(DATA IN THIS EXERCISE Opens)

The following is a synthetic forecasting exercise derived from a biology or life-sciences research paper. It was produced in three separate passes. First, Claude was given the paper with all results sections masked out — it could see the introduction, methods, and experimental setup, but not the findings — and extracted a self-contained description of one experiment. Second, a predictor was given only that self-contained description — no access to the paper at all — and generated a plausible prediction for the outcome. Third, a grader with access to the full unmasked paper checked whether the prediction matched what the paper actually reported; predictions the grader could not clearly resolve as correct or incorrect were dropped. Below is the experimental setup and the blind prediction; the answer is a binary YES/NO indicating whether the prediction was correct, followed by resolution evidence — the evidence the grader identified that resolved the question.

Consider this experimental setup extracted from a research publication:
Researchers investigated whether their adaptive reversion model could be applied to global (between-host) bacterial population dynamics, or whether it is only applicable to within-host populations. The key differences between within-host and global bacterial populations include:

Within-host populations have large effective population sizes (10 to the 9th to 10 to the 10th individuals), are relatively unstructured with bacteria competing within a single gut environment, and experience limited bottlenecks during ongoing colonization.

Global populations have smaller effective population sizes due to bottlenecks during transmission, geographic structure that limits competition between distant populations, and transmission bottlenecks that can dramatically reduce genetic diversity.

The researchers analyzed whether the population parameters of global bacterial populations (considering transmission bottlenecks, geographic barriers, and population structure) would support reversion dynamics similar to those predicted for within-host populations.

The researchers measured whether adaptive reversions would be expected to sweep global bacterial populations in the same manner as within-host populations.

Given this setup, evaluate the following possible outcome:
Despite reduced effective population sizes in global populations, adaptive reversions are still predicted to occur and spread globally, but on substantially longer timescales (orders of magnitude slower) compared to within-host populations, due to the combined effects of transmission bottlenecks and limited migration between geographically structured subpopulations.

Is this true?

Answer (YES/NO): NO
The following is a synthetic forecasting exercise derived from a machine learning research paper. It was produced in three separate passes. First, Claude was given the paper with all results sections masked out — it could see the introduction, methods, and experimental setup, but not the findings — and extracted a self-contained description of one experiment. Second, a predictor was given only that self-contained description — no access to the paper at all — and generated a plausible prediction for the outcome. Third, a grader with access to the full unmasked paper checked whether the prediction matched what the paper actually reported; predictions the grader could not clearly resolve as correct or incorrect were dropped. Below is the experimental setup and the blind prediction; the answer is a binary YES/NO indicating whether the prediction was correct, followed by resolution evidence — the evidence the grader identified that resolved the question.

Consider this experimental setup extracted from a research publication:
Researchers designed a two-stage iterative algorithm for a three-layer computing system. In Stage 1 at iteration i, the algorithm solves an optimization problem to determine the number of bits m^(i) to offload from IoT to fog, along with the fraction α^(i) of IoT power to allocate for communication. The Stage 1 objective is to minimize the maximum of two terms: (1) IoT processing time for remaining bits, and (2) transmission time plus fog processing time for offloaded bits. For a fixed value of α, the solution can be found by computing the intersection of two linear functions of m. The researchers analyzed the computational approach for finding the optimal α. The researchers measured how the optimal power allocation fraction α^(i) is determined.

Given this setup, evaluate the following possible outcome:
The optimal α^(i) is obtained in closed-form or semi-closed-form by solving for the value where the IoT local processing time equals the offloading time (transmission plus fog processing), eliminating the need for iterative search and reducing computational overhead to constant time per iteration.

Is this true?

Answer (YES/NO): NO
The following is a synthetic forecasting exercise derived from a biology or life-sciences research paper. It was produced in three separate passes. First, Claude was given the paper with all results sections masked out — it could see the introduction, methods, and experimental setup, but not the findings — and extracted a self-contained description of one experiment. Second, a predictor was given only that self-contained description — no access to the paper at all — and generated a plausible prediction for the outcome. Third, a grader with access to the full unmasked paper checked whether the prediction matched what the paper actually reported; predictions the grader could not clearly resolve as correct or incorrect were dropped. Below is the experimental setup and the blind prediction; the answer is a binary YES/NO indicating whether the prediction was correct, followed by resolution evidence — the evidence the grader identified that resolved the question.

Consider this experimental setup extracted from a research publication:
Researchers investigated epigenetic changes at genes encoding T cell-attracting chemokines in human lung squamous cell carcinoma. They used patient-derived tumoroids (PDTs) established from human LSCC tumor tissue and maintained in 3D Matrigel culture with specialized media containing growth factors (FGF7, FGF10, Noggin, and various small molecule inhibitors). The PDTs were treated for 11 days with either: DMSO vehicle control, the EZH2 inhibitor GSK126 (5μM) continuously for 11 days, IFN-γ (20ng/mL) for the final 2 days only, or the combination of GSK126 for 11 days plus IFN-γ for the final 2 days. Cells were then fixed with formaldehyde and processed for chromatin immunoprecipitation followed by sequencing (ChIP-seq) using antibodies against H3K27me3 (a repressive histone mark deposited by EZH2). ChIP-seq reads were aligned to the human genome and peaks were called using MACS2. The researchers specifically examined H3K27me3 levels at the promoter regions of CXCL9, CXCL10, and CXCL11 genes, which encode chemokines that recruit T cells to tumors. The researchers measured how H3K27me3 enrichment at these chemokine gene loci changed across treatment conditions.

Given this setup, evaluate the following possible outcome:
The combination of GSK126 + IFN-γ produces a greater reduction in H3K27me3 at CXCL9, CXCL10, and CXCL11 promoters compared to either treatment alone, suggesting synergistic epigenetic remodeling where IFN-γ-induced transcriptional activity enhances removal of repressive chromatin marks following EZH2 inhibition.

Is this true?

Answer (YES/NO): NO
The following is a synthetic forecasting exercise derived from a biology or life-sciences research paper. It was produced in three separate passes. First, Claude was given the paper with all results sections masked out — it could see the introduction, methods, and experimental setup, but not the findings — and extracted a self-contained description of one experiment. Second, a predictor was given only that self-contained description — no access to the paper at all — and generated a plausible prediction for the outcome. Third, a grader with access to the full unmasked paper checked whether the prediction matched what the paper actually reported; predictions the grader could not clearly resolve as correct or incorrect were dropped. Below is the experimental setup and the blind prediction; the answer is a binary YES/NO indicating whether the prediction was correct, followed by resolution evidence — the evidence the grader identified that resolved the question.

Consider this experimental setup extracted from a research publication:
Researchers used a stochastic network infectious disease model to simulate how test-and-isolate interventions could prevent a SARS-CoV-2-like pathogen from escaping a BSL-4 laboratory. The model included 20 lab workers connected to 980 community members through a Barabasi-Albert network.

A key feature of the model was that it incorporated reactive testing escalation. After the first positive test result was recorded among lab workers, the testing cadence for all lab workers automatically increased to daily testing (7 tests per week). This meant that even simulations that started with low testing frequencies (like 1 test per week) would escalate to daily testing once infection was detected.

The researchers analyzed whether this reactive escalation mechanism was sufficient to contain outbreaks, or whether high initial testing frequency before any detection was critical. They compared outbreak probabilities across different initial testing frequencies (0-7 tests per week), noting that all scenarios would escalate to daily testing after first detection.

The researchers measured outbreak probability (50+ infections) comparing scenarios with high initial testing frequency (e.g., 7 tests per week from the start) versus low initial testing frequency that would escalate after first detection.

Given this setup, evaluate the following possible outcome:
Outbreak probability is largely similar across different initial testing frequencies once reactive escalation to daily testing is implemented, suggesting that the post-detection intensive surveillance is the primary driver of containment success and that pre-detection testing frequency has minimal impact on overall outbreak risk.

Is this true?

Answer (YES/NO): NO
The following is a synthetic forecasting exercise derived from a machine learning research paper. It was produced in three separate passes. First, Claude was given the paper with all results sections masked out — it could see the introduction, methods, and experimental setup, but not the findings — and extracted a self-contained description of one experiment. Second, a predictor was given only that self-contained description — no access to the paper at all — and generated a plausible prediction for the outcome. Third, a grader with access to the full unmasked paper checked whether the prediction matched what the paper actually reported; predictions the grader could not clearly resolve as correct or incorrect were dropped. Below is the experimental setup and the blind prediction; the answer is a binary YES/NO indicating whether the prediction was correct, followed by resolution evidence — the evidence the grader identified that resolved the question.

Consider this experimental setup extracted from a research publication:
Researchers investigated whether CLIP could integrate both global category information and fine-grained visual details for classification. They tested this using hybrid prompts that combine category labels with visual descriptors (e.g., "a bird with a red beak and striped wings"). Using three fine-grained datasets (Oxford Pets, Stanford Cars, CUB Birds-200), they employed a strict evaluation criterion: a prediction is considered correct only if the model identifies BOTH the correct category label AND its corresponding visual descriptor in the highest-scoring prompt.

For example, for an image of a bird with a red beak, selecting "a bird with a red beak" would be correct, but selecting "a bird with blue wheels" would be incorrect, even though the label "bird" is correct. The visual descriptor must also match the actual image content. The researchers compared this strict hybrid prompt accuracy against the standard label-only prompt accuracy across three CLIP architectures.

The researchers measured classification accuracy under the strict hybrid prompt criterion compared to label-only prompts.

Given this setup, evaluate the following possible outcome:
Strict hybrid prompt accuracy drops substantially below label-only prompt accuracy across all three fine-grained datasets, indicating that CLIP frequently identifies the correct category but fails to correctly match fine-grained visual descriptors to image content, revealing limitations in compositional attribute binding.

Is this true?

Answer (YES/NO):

(DATA IN THIS EXERCISE Closes)

WHAT THE TASK ASKS
Scan the entries above for the word "dynamics". Report the lines that hold it.

OUTPUT OF THE TASK
Researchers investigated whether their adaptive reversion model could be applied to global (between-host) bacterial population dynamics, or whether it is only applicable to within-host populations. The key differences between within-host and global bacterial populations include:
The researchers analyzed whether the population parameters of global bacterial populations (considering transmission bottlenecks, geographic barriers, and population structure) would support reversion dynamics similar to those predicted for within-host populations.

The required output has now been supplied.